Siguiendo a Cicerón, Montesquieu sostiene que, si bien todos tienen una capacidad natural para percibir el mérito y elegir a los mejores, los plebeyos no son lo suficientemente competentes para ser elegidos. Aunque defendió la extensión del sufragio a todos los ciudadanos varones, para él el derecho del pueblo a legislar debe ser ejercido únicamente de forma indirecta, a través de representantes seleccionados entre las élites. De esta forma, la elección de representantes aparece no como una forma de permitir que el pueblo gobierne, sino como un mecanismo para mantener al pueblo efectivamente alejado de la toma de decisiones.

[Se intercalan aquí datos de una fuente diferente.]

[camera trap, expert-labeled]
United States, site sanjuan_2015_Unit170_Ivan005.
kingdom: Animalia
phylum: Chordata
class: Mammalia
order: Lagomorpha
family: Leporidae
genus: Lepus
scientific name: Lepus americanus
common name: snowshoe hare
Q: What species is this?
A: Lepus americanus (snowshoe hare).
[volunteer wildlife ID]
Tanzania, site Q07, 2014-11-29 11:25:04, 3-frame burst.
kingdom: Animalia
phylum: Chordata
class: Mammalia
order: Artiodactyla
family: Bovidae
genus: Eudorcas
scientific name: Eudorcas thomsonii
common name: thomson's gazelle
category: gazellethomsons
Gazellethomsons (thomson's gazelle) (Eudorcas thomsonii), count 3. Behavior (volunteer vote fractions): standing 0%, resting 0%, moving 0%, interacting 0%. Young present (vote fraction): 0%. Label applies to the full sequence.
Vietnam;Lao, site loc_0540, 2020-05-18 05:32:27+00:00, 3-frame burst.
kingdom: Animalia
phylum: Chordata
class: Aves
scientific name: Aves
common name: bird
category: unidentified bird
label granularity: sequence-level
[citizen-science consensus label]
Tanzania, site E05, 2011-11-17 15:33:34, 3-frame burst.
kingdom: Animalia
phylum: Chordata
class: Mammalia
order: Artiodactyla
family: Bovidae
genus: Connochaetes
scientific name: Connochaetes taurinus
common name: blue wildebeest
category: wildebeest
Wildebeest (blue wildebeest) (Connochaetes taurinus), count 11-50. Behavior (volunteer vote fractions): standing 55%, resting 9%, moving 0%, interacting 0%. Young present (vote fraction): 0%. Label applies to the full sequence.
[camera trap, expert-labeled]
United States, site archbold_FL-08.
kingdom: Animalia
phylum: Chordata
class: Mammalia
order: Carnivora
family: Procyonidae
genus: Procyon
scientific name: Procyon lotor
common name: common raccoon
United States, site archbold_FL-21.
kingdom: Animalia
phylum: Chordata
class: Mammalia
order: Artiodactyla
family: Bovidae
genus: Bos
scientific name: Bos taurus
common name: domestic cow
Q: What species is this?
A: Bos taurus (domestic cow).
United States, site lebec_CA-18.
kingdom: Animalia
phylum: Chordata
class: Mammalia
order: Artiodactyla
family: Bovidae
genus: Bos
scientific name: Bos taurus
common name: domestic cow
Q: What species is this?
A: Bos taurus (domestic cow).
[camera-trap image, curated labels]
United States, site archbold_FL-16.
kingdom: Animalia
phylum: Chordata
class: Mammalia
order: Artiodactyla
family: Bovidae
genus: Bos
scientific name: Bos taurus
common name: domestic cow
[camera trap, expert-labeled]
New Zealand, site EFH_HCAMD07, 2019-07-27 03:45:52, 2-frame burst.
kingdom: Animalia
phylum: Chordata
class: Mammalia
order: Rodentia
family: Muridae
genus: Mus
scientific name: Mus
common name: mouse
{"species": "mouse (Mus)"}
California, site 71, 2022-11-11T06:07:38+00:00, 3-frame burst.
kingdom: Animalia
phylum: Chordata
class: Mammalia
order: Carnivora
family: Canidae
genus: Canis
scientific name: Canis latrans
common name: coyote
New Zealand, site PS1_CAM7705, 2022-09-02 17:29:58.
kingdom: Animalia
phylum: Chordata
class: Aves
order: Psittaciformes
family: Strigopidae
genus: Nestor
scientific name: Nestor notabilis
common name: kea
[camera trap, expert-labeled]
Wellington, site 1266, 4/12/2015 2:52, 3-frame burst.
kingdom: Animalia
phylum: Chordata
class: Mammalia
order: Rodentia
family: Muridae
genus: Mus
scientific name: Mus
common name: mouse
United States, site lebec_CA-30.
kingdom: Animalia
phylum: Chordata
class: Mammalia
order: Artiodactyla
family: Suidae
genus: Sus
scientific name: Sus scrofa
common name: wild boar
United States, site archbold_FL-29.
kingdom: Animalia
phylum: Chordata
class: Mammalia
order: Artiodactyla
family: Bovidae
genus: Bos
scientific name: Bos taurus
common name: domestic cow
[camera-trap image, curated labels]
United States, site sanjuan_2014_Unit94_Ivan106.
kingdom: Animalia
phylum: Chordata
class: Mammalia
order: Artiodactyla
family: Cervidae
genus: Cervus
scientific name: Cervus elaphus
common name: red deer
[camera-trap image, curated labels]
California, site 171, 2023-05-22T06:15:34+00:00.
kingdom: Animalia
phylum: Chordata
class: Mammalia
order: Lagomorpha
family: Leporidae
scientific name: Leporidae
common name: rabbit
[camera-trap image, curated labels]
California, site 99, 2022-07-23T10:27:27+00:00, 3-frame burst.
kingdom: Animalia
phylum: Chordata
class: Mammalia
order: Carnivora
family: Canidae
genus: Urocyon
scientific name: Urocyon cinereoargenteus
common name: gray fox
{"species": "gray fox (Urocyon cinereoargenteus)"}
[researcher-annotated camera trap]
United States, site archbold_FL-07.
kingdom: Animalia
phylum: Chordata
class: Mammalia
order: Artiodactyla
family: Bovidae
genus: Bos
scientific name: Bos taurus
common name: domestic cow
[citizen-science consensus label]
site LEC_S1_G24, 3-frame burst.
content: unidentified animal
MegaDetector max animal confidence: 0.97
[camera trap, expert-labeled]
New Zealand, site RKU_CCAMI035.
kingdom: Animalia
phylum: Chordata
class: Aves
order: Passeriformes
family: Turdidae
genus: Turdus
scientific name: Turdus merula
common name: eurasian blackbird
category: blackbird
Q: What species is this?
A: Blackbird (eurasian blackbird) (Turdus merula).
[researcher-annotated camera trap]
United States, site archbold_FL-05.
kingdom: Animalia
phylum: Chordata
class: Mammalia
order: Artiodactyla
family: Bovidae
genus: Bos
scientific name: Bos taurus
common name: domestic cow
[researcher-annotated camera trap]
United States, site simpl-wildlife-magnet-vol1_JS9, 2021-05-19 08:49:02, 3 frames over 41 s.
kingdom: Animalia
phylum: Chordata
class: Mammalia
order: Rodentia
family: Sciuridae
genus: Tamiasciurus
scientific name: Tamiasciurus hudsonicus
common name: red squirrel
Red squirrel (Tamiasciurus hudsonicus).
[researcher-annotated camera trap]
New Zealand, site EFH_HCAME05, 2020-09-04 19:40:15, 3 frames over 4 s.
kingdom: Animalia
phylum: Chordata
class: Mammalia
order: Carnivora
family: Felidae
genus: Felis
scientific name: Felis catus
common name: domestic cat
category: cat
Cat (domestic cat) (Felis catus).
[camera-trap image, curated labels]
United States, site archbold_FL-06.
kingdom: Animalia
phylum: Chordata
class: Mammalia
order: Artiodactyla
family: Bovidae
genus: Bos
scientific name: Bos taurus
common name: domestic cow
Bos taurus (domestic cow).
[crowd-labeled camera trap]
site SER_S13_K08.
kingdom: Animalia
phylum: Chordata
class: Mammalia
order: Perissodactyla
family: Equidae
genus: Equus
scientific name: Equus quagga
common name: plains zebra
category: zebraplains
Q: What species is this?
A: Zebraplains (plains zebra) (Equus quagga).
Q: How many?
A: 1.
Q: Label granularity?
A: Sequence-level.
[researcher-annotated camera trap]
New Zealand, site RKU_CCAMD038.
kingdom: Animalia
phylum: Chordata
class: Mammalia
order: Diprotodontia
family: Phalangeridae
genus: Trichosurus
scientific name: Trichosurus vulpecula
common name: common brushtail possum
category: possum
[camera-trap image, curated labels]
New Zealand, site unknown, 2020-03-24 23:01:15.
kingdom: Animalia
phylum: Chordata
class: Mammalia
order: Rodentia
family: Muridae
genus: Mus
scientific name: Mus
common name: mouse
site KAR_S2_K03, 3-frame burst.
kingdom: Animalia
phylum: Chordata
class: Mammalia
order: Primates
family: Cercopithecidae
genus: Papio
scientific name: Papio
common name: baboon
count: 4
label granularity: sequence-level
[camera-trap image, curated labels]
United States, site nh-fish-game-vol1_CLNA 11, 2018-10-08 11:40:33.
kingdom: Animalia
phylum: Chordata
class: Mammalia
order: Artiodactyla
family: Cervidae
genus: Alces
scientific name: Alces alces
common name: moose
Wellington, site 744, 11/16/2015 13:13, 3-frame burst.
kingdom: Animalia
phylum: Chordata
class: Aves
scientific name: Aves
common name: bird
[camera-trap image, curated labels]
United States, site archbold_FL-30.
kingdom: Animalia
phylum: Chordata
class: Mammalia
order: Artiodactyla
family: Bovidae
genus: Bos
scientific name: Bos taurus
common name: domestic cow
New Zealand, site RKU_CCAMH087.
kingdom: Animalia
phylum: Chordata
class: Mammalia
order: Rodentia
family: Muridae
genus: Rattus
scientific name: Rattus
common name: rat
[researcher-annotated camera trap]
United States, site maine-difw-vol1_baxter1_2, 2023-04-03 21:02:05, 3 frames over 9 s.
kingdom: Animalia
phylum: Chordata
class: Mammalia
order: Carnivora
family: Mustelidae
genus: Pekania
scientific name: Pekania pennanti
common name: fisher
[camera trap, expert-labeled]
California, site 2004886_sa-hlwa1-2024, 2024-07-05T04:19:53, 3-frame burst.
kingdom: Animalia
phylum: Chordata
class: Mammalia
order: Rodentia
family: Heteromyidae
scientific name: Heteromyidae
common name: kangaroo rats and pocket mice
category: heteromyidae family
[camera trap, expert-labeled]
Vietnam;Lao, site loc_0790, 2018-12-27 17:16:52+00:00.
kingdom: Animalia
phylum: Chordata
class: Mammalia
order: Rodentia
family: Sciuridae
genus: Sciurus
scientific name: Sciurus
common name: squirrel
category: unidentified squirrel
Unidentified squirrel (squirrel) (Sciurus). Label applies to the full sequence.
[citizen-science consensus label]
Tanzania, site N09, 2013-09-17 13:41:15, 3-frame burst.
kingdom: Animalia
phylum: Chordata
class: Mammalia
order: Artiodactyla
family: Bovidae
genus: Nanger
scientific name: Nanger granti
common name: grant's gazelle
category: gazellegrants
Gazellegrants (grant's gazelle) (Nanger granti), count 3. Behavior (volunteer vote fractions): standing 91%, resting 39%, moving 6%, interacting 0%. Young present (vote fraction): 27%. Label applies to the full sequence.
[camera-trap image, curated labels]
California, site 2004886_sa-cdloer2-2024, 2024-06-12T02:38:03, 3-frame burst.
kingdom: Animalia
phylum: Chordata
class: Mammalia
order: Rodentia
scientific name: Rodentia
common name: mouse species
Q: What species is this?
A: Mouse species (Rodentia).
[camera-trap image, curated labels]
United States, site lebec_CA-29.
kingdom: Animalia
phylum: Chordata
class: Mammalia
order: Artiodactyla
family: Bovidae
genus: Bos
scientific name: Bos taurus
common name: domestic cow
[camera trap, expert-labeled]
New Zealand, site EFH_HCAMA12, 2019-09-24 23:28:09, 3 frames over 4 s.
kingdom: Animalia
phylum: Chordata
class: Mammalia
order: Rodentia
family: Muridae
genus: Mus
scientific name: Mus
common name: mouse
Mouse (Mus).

La primera república representativa en Estados Unidos constitucionalizó el Estado “lockeano”, protector de la propiedad, a través del sistema de separación de poderes y representación propuesto por Montesquieu. La Constitución fue redactada en 1878, luego de una rebelión plebeya en contra de las deudas y la pérdida de tierras, la que prendió fuego a los juzgados y desató una insurrección armada. En reacción a este levantamiento popular, James Madison diseñó la estructura básica del nuevo orden en contra de la “tiranía de la mayoría” y las presiones de redistribución de la riqueza que inevitablemente vendrían “desde abajo”, porque “de acuerdo con las leyes de igualdad de sufragio, el poder se deslizará hacia las manos de los [pobres]”. Uno de los principales objetivos del orden constitucional era, por tanto, bloquear la redistribución democrática de la propiedad a través de mecanismos para “filtrar” la voluntad popular, capaces de proteger el orden socioeconómico establecido en contra de la “rabia (…) por la abolición de las deudas, por una división equitativa de la propiedad, o para cualquier otro proyecto impropio o perverso”.
El liberalismo político contemporáneo, desarrollado desde la teoría de la estructura básica de John Rawls, en la cual se piensa el orden constitucional desde una “posición original” en la que un “velo de ignorancia” permite la abstracción de las desigualdades socioeconómicas, ha sido, predeciblemente, incapaz de otorgar herramientas adecuadas para reconocer y remediar las formas estructurales de dominación que se reproducen al alero de la ley. Para desarrollar nuevos métodos de análisis debemos, primero, cuestionar la fantasía igualitaria y las abstracciones en las que se basa el modelo liberal, y pensar la sociedad futura desde las desigualdades materiales imperantes. Asimismo, se hace necesario analizar críticamente los enfoques formales y procedimentales que tienden tanto a ocultar las desigualdades materiales en el análisis jurídico-político, como también a bloquear el cambio social. Finalmente, debemos repensar tanto la concepción de la propiedad privada como un derecho fundamental, como también la concepción de los derechos como una forma de propiedad, para así integrar otras relaciones con la naturaleza que nos permitan trascender la lógica extractivista imperante.
Imagen: caricatura de lobby en la Cámara de los Comunes del Reino Unido a finales del siglo XIX.